Importance of fatty acid binding proteins in cellular function and organismal metabolism

Abstract

Fatty acid binding proteins (Fabps) are small soluble proteins that are abundant in the cytosol. These proteins are known to bind a myriad of small hydrophobic molecules and have been postulated to serve a variety of roles, yet their precise functions have remained an enigma over half a century of study. Here, we consider recent findings, along with the cumulative findings contributed by many laboratories working on Fabps over the last half century, to synthesize a new outlook for what functions Fabps serve in cells and organisms. Collectively, the findings illustrate that Fabps function as versatile multi-purpose devices serving as sensors, conveyors and modulators to enable cells to detect and handle a specific class of metabolites, and to adjust their metabolic capacity and efficiency.

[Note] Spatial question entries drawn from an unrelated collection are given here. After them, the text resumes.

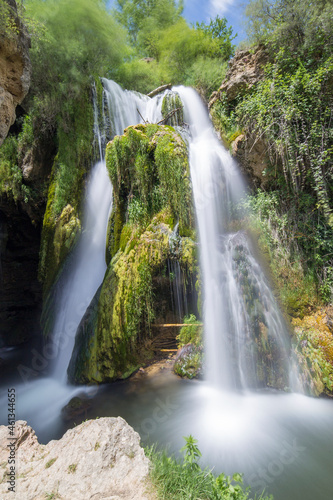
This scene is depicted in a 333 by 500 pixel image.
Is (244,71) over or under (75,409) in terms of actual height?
over

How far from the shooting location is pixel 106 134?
8516mm

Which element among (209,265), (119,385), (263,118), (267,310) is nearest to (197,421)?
(119,385)

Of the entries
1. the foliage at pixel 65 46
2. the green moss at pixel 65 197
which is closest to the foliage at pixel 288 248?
the green moss at pixel 65 197

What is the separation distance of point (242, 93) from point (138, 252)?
18.2 ft

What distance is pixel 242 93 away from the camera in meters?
6.59

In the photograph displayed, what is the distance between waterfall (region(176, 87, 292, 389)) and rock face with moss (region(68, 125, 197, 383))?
0.57 meters

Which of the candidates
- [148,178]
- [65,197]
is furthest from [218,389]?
[65,197]

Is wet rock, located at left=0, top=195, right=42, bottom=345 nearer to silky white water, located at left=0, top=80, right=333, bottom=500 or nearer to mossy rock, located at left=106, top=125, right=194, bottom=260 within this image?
silky white water, located at left=0, top=80, right=333, bottom=500

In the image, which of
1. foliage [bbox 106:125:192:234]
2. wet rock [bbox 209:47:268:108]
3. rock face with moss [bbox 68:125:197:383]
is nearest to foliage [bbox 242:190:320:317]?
rock face with moss [bbox 68:125:197:383]

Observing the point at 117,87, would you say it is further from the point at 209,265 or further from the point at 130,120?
the point at 209,265

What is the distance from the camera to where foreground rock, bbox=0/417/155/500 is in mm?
1561

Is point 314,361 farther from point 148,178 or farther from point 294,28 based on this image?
point 294,28

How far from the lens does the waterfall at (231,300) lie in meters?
4.49

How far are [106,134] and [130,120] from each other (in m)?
1.30
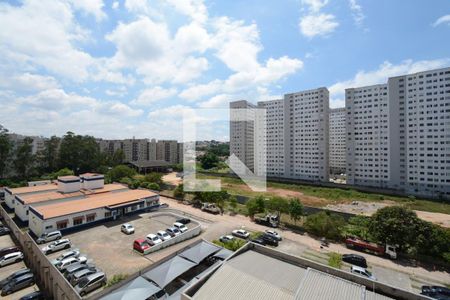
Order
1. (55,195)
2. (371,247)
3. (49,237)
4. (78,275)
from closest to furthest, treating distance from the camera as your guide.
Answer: (78,275)
(371,247)
(49,237)
(55,195)

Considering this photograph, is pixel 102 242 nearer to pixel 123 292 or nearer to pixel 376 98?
pixel 123 292

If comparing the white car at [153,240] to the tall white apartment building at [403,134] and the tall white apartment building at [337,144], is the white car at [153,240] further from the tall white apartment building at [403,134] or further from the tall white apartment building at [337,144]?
the tall white apartment building at [337,144]

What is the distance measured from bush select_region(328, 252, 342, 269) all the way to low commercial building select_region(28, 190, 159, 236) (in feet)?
44.1

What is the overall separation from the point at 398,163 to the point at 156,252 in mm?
30338

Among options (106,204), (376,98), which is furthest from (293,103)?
(106,204)

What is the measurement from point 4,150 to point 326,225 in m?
36.7

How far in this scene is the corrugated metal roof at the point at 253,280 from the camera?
5000 millimetres

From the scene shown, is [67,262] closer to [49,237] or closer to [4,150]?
[49,237]

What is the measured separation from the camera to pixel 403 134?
27.7 meters

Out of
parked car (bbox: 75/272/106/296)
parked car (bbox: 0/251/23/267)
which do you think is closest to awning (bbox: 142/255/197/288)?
parked car (bbox: 75/272/106/296)

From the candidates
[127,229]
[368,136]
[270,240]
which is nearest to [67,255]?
[127,229]

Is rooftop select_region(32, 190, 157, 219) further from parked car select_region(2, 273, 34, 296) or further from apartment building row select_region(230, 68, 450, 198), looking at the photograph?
apartment building row select_region(230, 68, 450, 198)

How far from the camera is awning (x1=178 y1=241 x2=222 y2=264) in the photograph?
370 inches

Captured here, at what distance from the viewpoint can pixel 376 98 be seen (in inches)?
1172
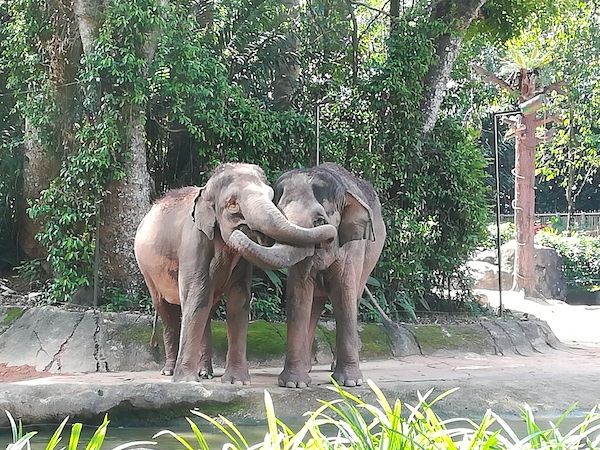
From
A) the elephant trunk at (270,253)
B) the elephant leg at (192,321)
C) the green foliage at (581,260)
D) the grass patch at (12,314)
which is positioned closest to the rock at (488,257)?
the green foliage at (581,260)

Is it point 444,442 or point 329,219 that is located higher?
point 329,219

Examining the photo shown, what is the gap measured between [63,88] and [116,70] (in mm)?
1315

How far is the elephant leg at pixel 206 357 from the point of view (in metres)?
7.60

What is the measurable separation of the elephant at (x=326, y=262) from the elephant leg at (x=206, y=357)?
945 mm

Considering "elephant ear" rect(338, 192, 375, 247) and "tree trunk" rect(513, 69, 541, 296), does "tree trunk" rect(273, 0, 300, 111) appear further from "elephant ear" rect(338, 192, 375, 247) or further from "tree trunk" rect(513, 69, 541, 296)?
"tree trunk" rect(513, 69, 541, 296)

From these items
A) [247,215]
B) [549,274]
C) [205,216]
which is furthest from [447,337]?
[549,274]

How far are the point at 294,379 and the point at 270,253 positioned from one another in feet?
4.55

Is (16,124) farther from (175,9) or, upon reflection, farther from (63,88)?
(175,9)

Keywords: Fabp; gene expression; metabolism; modulator; sensor; transporter.

FIGURE 1

Structures of Fabps from different organisms determined experimentally (A, B) or predicted by AlphaFold (https://alphafold.ebi.ac.uk/) (C–F). (A) Rat Fabp2 with bound ligand, determined by x‐ray crystallography (RCSB PDB 2IFB). (B) Human FABP5, determined by NMR spectroscopy (RCSB PDB 1JJJ). (C) Trichoplax adhaerens FABP domain‐containing protein (AlphaFold entry B3S4H2). (D) Caenorhabditis elegans lbp‐8 (AlphaFold entry O02324). (E) Schistocerca gregaria Fabp structure predicted from nucleotide sequence (NCBI accession XP_049839815.1) using AlphaFold2 via Colaboratory (https://colab.research.google.com/). (F) Danio rerio fabp4a (AlphaFold entry Q66I80).

FIGURE 2

Model of Fabp function. Fabps function as sensors, conveyors and modulators of cellular function. Small hydrophobic molecules (e.g. fatty acids, bile acids) that serve as Fabp ligands (black circle) enter cells via solute transporters (represented in green), or partition into the plasma membrane, are taken up by Fabps (represented in light brown). Each Fabp type has distinct ligand preferences as well as preferred protein binding partners (e.g. represented in orange and cyan in the figure) with different affinities for unliganded and liganded Fabps. Liganded Fabps transport their cargos to their sites of utilization. These include the nucleus (represented in purple) and other organelles (represented in beige). In the nucleus, Fabps interact with a variety of transcription factors (represented in blue), including but not limited to nuclear receptors which accept their cargos, to regulate the expression of their target genes. Fabp ligands conveyed into the nucleus may leave the nucleus via Fabps. In other organelles, both unliganded and liganded Fabps can interact with the cytosolic domains of membrane‐bound transmembrane proteins to modulate their activities (organellar transmembrane proteins represented in orange; plasma membrane transmembrane proteins represented in cyan). Fabp ligands delivered to organelles can be metabolized (e.g. fatty acids converted to triacylglycerols for storage or oxidized for energy). Alternatively, fatty acids released during hydrolysis of triacylglycerols, or other fatty acid esters, can be captured by Fabps and conveyed to other sites of utilization. Fabps may offload their cargos to various membrane systems (plasma and organellar membranes) by desorption, or via membrane‐bound transporters. Cellular export of Fabp ligands can be achieved by interaction of the liganded Fabp with plasma membrane‐localized solute exporters (e.g. represented in green at the bottom of figure).